■ EXERCISE DESCRIPTION
Exactly as written, please repeat the data that follows, but not the pictures.

── RECORDS SUPPLIED

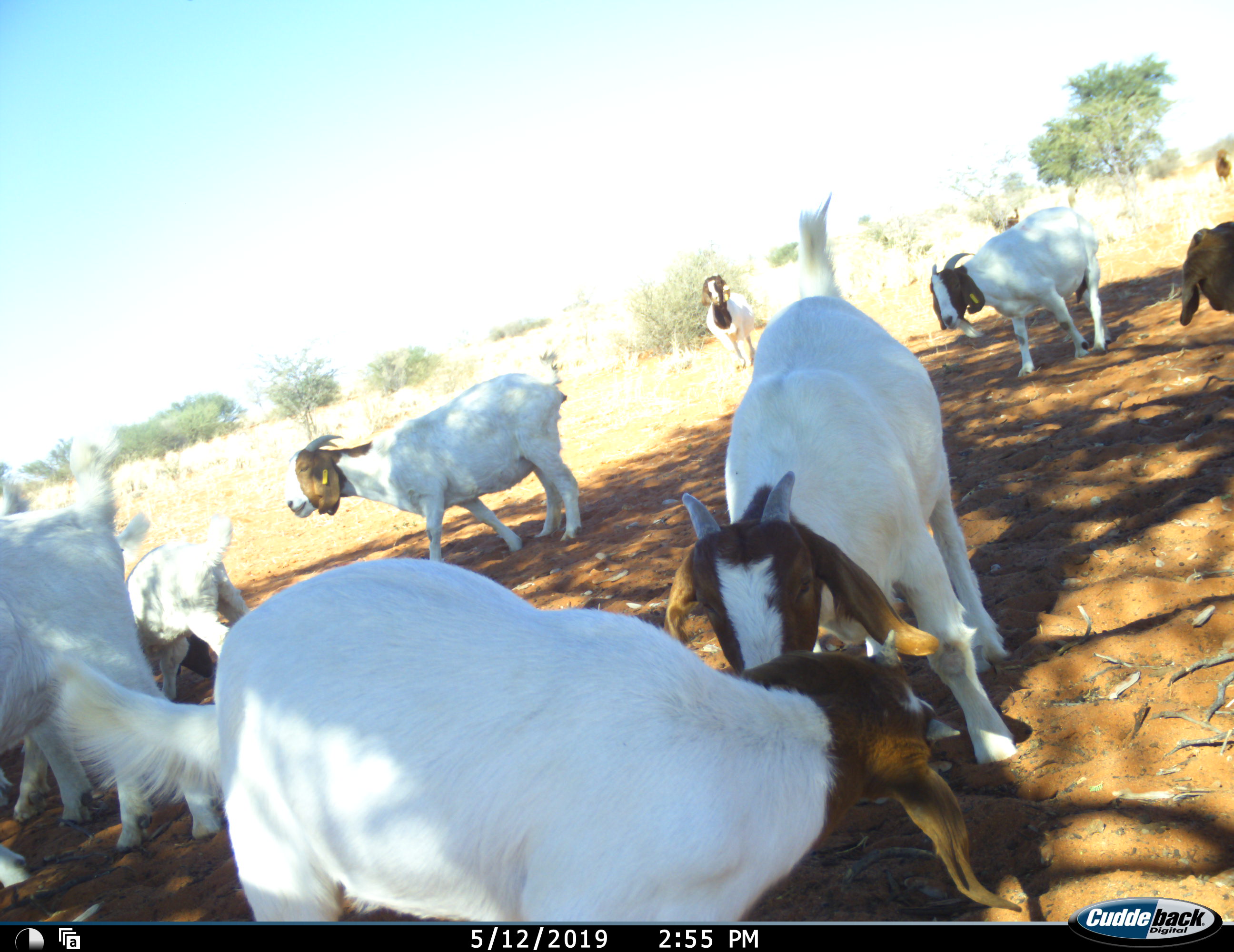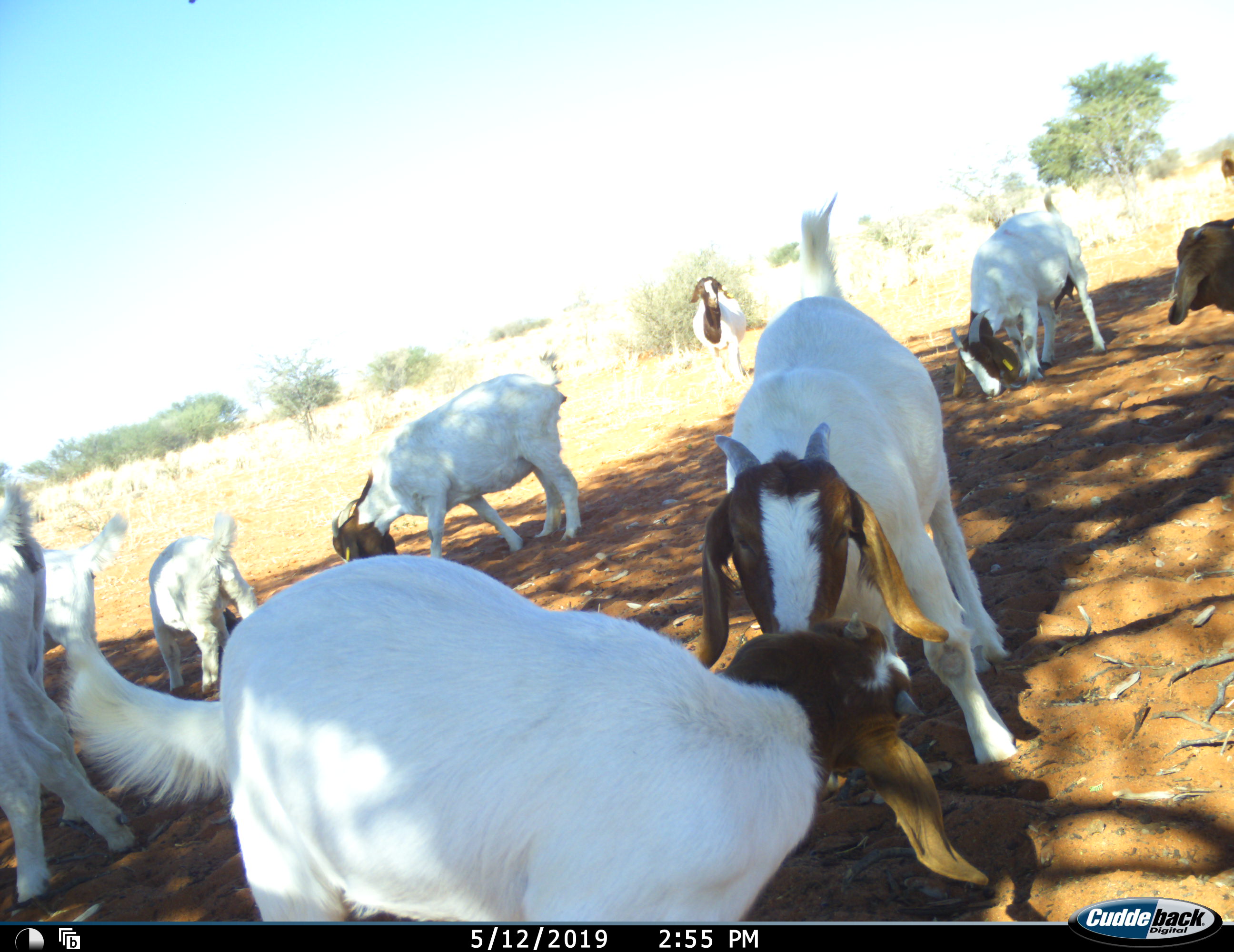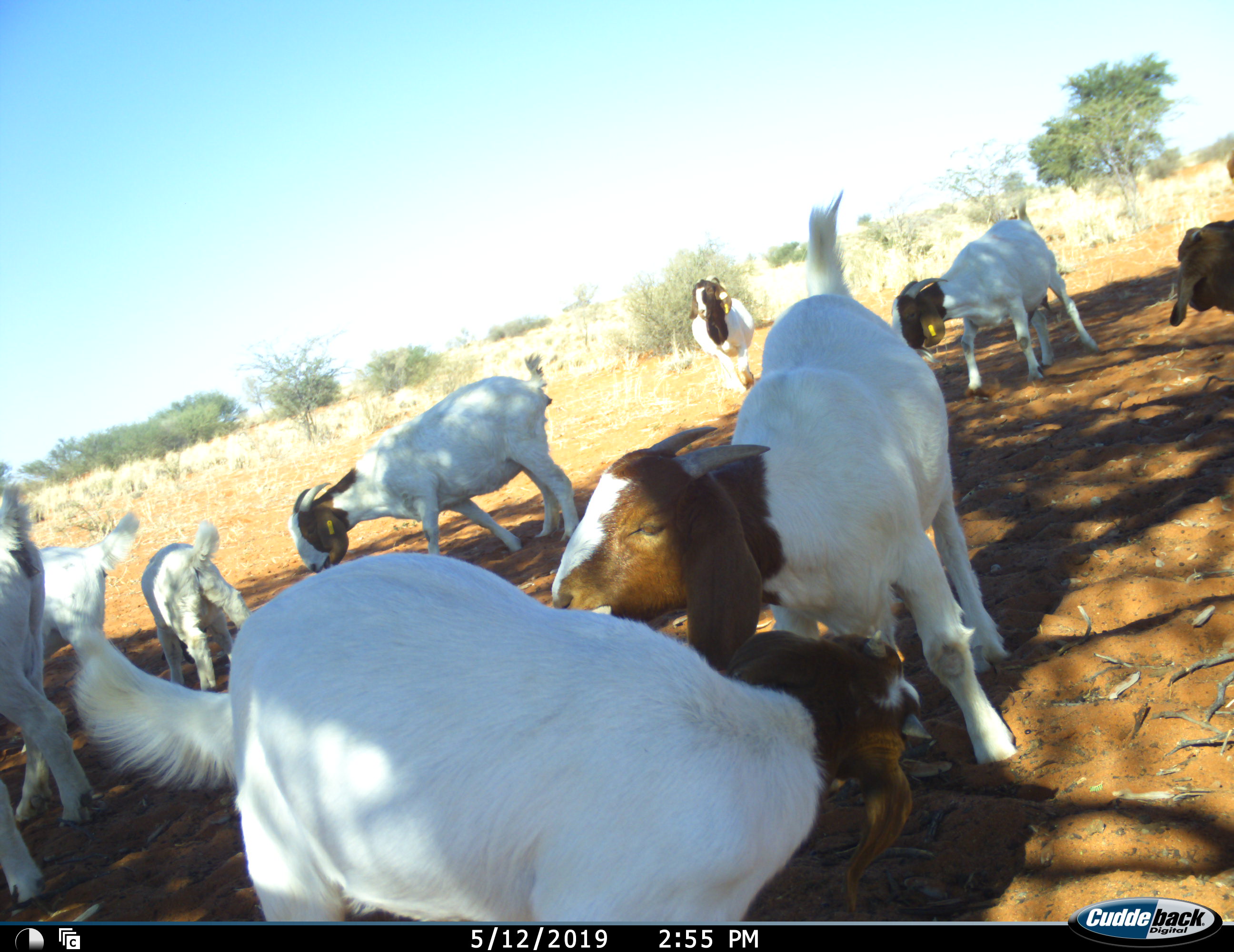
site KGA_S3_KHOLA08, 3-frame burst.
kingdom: Animalia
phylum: Chordata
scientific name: Vertebrata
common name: domestic animal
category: domesticanimal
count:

────

■ SOLUTION
site KGA_S3_KHOLA08, 3-frame burst.
kingdom: Animalia
phylum: Chordata
scientific name: Vertebrata
common name: domestic animal
category: domesticanimal
count:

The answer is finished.